Exercise details> Every record should be copied exactly, and the images omitted.

Extracted data entries>
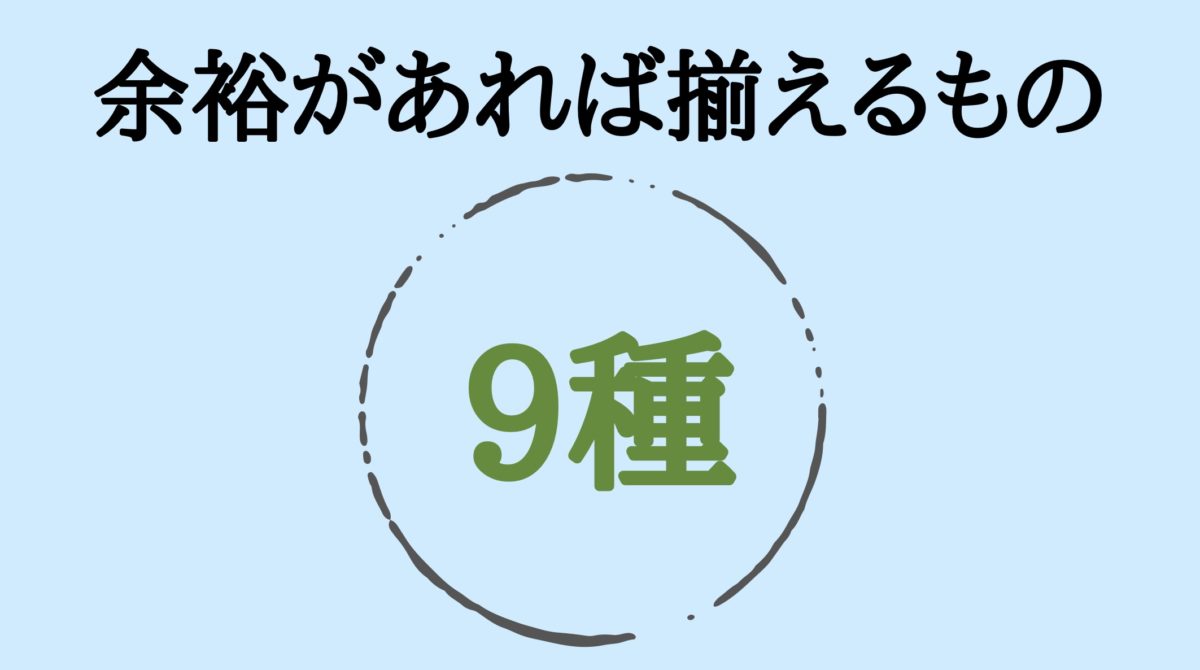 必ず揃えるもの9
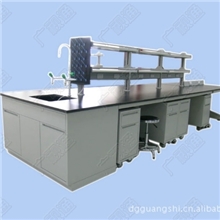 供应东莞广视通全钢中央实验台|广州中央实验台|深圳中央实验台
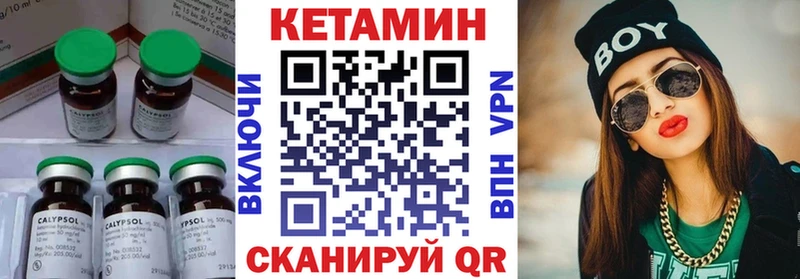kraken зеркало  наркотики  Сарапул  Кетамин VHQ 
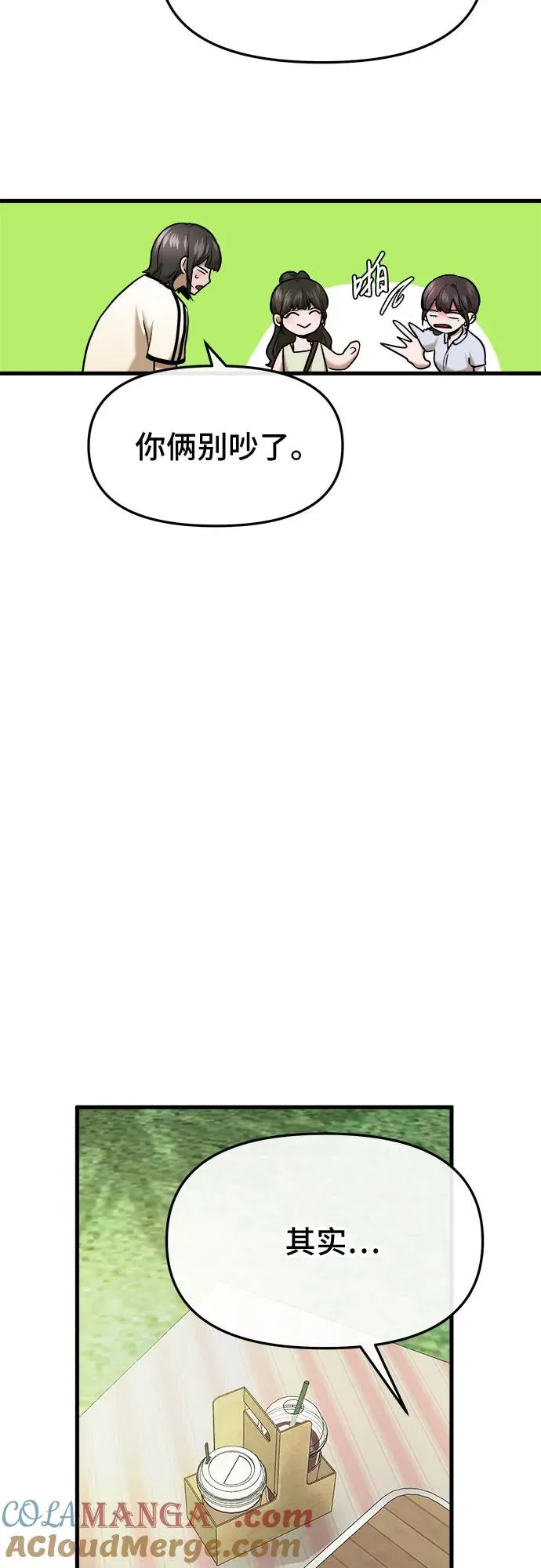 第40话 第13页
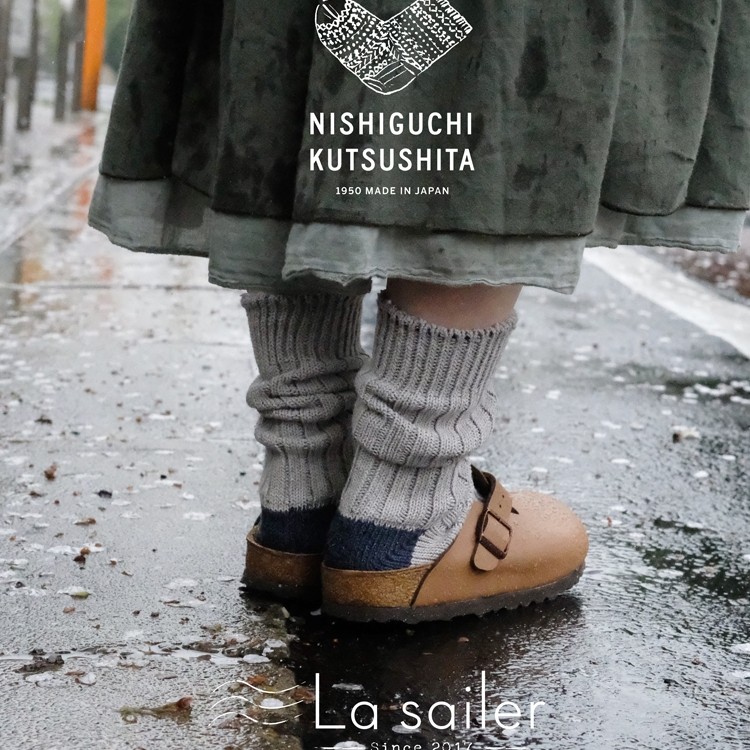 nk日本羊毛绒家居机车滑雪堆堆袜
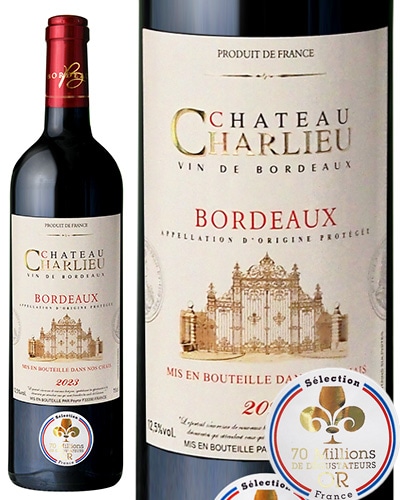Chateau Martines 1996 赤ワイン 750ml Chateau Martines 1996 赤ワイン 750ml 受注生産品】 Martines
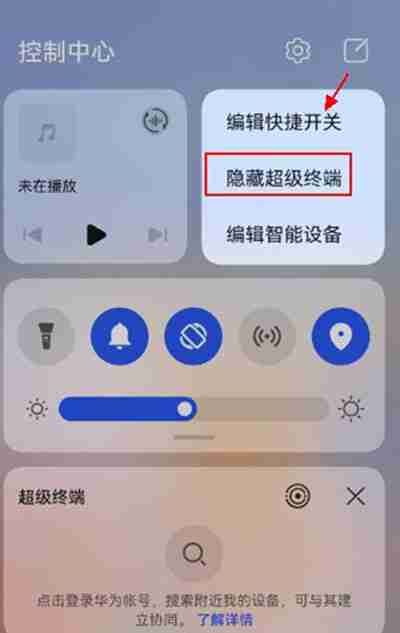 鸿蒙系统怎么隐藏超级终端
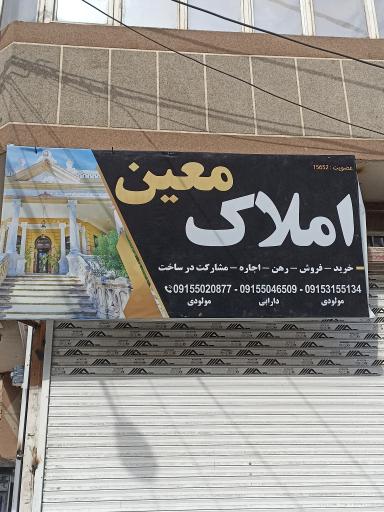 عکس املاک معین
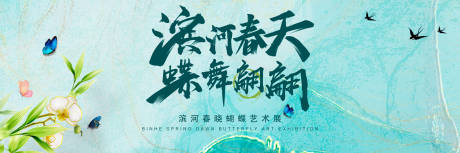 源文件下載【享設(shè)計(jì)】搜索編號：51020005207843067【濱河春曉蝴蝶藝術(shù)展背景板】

Your solution>
 必ず揃えるもの9
 供应东莞广视通全钢中央实验台|广州中央实验台|深圳中央实验台
kraken зеркало  наркотики  Сарапул  Кетамин VHQ 
 第40话 第13页
 nk日本羊毛绒家居机车滑雪堆堆袜
Chateau Martines 1996 赤ワイン 750ml Chateau Martines 1996 赤ワイン 750ml 受注生産品】 Martines
 鸿蒙系统怎么隐藏超级终端
 عکس املاک معین
 源文件下載【享設(shè)計(jì)】搜索編號：51020005207843067【濱河春曉蝴蝶藝術(shù)展背景板】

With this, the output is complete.